With space heating in student dwellings, managers appreciate that monitoring and controlling at point-of-use is most effective in managing consumption. The more data, the better the management strategies. Even minimal savings per room become significant when multiplied by 500 occupants. When data capture is applied to water heating there are many other advantages too.

Problem solving

Most issues occur because it is simply not known what is happening in the system e.g. Volume of water entering; Water temperature within the tank; Leak/wastage; Flowrates through pipes; and tap temperature. Gathering this information requires several monitoring points with sensors and meters collecting data.

The new generation of ‘smart’ tank has such capabilities. Pre-plumbed and pre-wired with factory-fitted on-board controls ensures a consistency of production quality, and a familiarity of installations across a site. Fitting time, and costs are cut, and maintenance is more efficient.

When connected to a centrally controlled system, data is transmitted to a hub where Energy, Maintenance, and H&S Teams can see precisely what is happening throughout their system. In addition, unusual usage patterns, leaks/wastage, and faulty components are reported.


Three levels can be identified for Water heating efficiency-analysis.

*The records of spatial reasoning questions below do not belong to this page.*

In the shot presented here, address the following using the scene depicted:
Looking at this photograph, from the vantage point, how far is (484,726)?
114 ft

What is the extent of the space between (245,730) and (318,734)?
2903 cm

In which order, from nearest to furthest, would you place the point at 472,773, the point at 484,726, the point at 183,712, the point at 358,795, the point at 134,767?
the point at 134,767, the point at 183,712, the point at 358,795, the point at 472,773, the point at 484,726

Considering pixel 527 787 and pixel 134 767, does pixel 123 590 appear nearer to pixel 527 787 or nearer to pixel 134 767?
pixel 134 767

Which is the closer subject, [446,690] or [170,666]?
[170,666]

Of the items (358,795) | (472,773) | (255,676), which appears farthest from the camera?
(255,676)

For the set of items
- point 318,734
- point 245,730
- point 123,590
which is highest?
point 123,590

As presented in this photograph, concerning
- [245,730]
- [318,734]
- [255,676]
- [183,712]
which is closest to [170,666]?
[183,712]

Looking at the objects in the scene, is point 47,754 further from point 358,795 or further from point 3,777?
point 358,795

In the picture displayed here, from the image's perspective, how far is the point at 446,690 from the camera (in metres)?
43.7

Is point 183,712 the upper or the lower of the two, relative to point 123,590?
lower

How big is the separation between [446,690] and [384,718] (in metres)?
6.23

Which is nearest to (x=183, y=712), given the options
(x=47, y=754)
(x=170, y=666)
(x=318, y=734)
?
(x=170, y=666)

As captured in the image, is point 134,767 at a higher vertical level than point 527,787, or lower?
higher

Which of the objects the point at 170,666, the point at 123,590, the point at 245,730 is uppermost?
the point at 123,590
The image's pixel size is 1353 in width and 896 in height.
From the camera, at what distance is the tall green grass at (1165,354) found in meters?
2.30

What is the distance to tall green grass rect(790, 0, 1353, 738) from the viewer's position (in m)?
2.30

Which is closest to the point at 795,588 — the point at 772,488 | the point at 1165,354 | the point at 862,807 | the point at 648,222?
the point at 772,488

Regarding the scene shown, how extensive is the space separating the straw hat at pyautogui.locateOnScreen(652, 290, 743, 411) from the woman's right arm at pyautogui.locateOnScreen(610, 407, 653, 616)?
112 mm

  1. Replacement: Cylinders are generally considered to be ‘a fit-it and forget-it’ product. Many are simply past their best and need changing. Greater efficiency will be immediate from a new cylinder, whatever its monitoring capabilities.
  2. Pro-active analyses: Accurate and intense monitoring of both energy and water consumption accumulates data as never before. From this, heating strategies are better defined. This results in stricter temperature control, and greater maintenance efficiencies.
  3. Nuances: An example is a pipe sensor. A small device that pinpoints invisible yet significant wastage. it detects water flow, and temperature at point-of-use. Dripping taps or faulty toilet cisterns are no longer imperceptible. Maintenance Teams are alerted. The swifter their action, the lesser the amount of water wasted.


Water safety is a subject where greater understanding of events and logging data is critical. What is the water temperature: In the tank? -When it leaves the tank? -At the outlet? Is Legionella a risk? Are Water Safety Plans adhered to? Can this be evidenced? Are taps and showers presenting scolding hazards?

These questions are answered when a water system is monitored absolutely.

Customer relations

The quality of student accommodation has soared in recent years, delivering superb facilities and outstanding comfort. Rental values are commensurate. But with this, increased resident expectations.

Unreliable water supply is unacceptable. As are frequent knocks on doors from maintenance teams hunting for problems. Remote monitoring reveal’s accurate location of faults, speeds up repair, and encourages scheduled maintenance regimes. All of which reduces interaction with, and interruption of, occupiers.

If a problem is known, it can be dealt with. But currently, those responsible for water heating efficiency, like their cylinders, are in the dark!